This invention relates to wired networks for transmission of data, and particularly relates to cable television (CATV) networks for data transmission.
Cable television (CATV) systems generally comprise a head end facility from which a plurality of trunks or main distribution lines emanate in a hub-and-spoke arrangement. Each trunk serves one or more local distribution networks each of which serves a relatively small number (e.g., about 100 to 250) of end users. Each end user is connected with one of the trunks via a feeder line that taps into the main trunk at a feeder tap location.
As CATV services have expanded from simple unidirectional services in which signals are sent only from the service provider to the end user, but not vice versa, to bidirectional services in which signals are also sent from the end users back to the service provider, the demands for high performance of the cable system have also expanded. In particular, when digital signals are sent from the end users to the service provider, it is important to maintain a low bit error rate for these signals so that the information encoded in the signals is accurately transmitted to the service provider.

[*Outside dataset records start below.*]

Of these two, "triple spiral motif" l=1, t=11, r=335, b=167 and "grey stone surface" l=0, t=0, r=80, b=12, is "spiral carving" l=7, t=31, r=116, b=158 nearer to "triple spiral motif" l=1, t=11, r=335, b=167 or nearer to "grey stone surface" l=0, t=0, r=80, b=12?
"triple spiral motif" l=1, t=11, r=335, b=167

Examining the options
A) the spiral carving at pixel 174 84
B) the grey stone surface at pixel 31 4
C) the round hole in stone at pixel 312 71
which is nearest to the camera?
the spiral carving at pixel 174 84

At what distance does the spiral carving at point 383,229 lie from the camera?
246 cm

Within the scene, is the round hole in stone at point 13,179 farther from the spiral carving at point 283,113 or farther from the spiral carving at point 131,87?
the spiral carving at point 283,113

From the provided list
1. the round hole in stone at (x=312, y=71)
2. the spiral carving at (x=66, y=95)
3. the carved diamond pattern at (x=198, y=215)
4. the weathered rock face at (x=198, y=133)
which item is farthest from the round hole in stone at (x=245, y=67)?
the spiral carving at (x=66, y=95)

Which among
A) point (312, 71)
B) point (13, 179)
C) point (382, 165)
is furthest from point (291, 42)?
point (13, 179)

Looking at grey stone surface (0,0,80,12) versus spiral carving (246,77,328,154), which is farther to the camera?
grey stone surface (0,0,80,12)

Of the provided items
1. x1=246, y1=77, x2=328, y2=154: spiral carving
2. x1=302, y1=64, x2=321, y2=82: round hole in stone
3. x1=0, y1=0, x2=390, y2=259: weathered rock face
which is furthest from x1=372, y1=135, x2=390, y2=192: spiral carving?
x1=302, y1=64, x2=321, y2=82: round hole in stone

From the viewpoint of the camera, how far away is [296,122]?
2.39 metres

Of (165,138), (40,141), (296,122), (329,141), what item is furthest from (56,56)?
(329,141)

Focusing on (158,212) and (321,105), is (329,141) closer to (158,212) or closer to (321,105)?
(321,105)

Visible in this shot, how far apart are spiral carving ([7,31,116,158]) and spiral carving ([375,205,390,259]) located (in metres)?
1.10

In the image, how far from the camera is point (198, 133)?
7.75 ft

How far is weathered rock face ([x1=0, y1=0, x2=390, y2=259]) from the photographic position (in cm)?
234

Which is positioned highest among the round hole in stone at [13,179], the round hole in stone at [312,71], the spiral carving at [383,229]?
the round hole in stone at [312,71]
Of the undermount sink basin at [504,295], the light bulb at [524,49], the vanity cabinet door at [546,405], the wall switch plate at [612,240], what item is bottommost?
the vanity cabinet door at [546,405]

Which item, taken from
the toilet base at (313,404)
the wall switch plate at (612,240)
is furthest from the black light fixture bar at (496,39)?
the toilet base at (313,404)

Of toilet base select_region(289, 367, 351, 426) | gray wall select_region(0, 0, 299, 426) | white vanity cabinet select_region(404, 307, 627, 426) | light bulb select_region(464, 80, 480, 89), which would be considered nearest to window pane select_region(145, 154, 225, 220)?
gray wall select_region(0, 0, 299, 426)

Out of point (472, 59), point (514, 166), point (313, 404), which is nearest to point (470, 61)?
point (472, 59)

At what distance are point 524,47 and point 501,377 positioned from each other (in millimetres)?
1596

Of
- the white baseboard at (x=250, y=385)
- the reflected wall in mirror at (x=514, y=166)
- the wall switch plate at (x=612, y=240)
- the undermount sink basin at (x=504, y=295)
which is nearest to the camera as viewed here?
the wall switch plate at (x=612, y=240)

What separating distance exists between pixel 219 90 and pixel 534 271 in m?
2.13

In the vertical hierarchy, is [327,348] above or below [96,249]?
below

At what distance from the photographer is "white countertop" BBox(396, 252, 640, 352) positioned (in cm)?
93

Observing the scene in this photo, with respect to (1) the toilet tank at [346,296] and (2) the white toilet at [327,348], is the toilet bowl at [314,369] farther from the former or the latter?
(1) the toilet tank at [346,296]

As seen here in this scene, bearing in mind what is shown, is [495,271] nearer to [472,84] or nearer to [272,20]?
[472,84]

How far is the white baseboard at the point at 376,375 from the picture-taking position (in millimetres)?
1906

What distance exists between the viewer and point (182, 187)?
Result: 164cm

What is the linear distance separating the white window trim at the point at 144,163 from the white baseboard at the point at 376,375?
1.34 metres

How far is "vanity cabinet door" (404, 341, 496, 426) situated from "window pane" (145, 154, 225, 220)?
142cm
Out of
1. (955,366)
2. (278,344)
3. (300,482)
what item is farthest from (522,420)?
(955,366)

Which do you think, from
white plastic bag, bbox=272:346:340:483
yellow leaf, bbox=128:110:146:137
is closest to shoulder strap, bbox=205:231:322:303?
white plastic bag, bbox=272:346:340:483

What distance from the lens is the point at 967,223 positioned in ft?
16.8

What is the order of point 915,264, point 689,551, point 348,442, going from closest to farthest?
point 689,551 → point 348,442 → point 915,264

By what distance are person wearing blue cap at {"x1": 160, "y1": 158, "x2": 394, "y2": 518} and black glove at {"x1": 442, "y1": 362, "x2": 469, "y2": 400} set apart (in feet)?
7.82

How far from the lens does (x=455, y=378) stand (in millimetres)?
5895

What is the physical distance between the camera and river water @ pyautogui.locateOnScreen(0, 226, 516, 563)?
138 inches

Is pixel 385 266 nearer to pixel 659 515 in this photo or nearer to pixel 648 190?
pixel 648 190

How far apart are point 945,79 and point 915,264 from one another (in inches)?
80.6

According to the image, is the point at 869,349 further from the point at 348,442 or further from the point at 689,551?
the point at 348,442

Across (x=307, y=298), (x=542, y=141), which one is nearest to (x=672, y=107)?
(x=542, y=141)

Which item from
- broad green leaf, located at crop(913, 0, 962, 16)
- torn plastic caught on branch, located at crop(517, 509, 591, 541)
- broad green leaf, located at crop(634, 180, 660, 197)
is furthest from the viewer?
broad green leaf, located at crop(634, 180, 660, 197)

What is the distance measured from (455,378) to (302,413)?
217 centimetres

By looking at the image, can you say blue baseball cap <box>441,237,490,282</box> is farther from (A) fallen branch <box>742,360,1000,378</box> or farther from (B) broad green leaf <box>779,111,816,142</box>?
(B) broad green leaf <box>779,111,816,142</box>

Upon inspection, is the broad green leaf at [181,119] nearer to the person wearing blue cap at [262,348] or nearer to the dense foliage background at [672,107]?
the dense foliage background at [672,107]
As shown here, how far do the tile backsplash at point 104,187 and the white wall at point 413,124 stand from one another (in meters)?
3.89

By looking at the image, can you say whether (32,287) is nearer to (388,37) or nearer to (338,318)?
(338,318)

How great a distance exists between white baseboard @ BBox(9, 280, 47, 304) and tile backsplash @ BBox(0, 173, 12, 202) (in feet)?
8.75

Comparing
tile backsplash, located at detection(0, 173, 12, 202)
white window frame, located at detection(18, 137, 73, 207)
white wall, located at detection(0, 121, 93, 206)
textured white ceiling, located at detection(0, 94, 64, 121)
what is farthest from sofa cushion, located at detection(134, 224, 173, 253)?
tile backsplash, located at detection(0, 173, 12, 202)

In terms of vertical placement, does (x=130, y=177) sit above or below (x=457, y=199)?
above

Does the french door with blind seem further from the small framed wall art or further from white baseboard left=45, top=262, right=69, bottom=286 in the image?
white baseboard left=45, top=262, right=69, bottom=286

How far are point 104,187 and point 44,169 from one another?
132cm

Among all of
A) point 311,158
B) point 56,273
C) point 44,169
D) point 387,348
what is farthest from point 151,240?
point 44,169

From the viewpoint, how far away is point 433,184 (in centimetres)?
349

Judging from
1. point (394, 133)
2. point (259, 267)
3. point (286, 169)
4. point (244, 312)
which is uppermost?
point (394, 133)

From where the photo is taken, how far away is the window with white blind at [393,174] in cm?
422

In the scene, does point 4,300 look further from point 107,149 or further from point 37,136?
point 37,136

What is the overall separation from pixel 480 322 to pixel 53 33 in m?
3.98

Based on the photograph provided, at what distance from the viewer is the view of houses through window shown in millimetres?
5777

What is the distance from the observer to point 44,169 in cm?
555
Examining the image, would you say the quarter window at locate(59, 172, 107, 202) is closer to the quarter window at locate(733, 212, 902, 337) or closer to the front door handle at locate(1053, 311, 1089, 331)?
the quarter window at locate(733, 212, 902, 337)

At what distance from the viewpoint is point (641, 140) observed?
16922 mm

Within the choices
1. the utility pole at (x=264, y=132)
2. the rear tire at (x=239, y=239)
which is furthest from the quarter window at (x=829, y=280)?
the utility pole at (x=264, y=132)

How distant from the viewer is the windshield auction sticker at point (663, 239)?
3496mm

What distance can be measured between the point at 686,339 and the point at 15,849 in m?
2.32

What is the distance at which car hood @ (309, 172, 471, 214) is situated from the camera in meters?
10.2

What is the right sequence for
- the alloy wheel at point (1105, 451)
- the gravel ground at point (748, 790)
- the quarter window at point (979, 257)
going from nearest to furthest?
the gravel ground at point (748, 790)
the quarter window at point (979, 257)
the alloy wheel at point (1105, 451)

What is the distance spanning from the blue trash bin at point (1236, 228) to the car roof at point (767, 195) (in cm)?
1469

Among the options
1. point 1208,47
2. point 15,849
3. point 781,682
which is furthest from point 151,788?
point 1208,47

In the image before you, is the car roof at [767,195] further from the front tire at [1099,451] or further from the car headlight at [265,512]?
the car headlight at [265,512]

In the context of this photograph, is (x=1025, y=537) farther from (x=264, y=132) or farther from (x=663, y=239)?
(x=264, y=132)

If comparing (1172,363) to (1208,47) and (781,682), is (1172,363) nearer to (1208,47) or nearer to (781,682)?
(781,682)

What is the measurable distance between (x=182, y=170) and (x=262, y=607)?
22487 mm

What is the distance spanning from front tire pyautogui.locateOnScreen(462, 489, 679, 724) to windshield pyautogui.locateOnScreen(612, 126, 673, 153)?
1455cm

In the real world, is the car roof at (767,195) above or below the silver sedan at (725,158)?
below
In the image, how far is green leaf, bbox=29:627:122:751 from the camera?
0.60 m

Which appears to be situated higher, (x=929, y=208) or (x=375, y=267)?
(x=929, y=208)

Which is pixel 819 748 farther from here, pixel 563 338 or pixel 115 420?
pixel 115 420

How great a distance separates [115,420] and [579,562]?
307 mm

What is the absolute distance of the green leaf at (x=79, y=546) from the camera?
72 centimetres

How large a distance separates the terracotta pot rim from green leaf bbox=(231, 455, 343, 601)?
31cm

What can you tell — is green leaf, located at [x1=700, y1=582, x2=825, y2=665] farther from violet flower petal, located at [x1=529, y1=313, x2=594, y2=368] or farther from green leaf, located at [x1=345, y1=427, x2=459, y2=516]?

One factor that can lead to higher incidence of bit errors in the return path (i.e., the path from the end user to the head end facility) of a cable system is so-called group delay, wherein one or more frequency components of the return signal arrive at the head end facility at a slightly different time than one or more other frequency components that were transmitted by the end user at the same time. Group delay can be introduced into the return path, for example, by diplex filters that are commonly employed in the distribution amplifiers of cable systems for separating the forward and return signals. Amplifiers with diplex filters inherently cause some frequencies to be delayed more or less, by tens or hundreds of nanoseconds, than other frequencies.